--- Available data ---
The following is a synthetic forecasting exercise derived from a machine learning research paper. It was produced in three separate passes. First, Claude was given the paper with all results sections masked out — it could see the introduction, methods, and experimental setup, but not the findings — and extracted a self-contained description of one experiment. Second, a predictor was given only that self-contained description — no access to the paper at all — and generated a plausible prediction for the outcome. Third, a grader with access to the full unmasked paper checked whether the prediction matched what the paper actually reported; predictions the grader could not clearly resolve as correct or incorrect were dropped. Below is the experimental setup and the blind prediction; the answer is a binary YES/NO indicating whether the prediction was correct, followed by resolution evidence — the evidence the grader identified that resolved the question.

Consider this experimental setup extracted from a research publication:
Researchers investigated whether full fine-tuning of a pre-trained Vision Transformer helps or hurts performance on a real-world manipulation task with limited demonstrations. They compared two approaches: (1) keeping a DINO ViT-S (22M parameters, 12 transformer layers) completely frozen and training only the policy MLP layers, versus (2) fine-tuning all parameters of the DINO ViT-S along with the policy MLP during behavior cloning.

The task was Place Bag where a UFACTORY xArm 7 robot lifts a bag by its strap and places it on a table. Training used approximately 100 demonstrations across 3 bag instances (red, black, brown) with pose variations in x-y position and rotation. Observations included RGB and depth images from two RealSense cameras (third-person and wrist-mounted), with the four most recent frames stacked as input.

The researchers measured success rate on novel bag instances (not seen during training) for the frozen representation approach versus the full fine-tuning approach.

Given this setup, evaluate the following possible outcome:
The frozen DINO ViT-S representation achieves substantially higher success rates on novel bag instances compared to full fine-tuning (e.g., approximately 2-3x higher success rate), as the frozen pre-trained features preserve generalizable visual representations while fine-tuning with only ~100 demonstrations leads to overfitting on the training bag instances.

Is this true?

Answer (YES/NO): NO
---
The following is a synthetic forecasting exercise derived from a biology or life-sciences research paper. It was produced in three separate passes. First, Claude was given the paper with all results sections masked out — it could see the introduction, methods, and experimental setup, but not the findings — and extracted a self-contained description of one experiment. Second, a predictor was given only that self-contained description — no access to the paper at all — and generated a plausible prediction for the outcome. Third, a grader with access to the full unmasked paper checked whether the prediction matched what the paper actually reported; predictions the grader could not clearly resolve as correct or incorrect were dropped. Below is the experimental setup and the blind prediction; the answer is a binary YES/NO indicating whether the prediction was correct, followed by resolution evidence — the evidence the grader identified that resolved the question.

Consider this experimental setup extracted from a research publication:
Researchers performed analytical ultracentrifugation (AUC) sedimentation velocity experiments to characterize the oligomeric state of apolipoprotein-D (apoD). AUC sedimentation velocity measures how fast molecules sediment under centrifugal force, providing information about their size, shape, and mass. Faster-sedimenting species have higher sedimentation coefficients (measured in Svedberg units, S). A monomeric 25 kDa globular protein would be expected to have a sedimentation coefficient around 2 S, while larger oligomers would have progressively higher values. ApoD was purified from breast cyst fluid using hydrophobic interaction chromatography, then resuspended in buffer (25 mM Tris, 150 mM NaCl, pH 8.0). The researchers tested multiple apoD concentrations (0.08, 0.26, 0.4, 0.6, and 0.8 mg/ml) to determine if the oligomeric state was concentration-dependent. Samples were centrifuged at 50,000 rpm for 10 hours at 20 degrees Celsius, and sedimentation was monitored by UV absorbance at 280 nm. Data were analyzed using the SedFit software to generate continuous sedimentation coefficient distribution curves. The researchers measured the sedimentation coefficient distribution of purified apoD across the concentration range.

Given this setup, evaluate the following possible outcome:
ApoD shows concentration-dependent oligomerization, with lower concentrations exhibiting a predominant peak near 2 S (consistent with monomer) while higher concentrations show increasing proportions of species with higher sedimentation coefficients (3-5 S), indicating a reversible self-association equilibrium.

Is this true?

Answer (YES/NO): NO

--- The task ---
Lines that contain "measured" are to be copied from the records above.

--- Solution to this task ---
The researchers measured success rate on novel bag instances (not seen during training) for the frozen representation approach versus the full fine-tuning approach.
Researchers performed analytical ultracentrifugation (AUC) sedimentation velocity experiments to characterize the oligomeric state of apolipoprotein-D (apoD). AUC sedimentation velocity measures how fast molecules sediment under centrifugal force, providing information about their size, shape, and mass. Faster-sedimenting species have higher sedimentation coefficients (measured in Svedberg units, S). A monomeric 25 kDa globular protein would be expected to have a sedimentation coefficient around 2 S, while larger oligomers would have progressively higher values. ApoD was purified from breast cyst fluid using hydrophobic interaction chromatography, then resuspended in buffer (25 mM Tris, 150 mM NaCl, pH 8.0). The researchers tested multiple apoD concentrations (0.08, 0.26, 0.4, 0.6, and 0.8 mg/ml) to determine if the oligomeric state was concentration-dependent. Samples were centrifuged at 50,000 rpm for 10 hours at 20 degrees Celsius, and sedimentation was monitored by UV absorbance at 280 nm. Data were analyzed using the SedFit software to generate continuous sedimentation coefficient distribution curves. The researchers measured the sedimentation coefficient distribution of purified apoD across the concentration range.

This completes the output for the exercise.